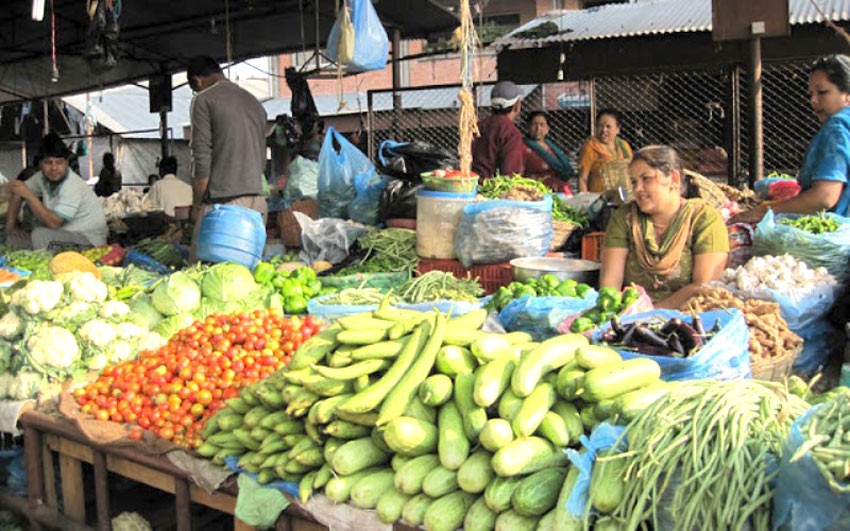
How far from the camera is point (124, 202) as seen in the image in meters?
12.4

********

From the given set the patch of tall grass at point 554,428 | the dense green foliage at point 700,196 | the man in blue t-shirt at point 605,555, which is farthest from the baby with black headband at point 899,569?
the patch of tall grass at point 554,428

********

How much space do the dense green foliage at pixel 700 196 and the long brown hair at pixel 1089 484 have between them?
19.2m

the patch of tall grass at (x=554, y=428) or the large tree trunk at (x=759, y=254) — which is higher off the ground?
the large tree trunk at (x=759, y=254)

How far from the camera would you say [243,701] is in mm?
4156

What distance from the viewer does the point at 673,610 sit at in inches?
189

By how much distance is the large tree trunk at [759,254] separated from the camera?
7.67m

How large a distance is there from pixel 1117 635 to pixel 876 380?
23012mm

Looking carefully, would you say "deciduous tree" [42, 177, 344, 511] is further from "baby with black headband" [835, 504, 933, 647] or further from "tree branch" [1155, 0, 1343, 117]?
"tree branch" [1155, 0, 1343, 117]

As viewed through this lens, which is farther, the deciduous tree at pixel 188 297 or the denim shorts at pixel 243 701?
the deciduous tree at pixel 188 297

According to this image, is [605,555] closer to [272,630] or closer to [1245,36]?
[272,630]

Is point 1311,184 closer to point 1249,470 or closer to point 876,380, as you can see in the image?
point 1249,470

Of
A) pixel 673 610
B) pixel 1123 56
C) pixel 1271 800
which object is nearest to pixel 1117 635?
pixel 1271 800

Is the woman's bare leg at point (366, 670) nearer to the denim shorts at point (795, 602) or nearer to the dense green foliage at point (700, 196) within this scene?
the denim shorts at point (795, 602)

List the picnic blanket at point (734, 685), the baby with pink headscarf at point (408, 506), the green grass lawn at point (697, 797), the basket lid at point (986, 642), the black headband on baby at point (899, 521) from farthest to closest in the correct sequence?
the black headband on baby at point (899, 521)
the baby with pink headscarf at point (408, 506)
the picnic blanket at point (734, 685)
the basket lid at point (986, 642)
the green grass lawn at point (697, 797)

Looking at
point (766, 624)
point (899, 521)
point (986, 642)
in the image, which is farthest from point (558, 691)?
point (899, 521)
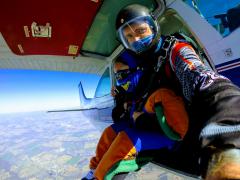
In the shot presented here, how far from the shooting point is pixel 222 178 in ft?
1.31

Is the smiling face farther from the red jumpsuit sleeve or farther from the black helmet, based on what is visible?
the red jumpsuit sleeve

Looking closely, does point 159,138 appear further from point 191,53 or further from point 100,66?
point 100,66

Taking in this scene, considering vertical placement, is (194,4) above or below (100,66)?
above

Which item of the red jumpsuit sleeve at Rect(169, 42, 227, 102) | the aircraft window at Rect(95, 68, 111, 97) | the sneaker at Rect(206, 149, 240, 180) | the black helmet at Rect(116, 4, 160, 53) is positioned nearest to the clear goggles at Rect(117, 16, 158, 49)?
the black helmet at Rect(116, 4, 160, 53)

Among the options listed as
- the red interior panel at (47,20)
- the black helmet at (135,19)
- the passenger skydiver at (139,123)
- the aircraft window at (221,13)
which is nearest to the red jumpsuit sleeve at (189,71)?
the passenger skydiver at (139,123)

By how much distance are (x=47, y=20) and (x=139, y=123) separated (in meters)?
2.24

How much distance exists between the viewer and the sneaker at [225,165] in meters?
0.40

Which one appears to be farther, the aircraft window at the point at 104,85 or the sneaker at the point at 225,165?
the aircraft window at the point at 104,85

********

Find each line in the data above that contains the word "camera" and copy those lines out in full.

How far from the camera is point (124, 202) as seen in the image in meters?
How far from the camera would you say [243,701] is in mm?
By how much distance is the large tree trunk at [759,254] separated from the camera?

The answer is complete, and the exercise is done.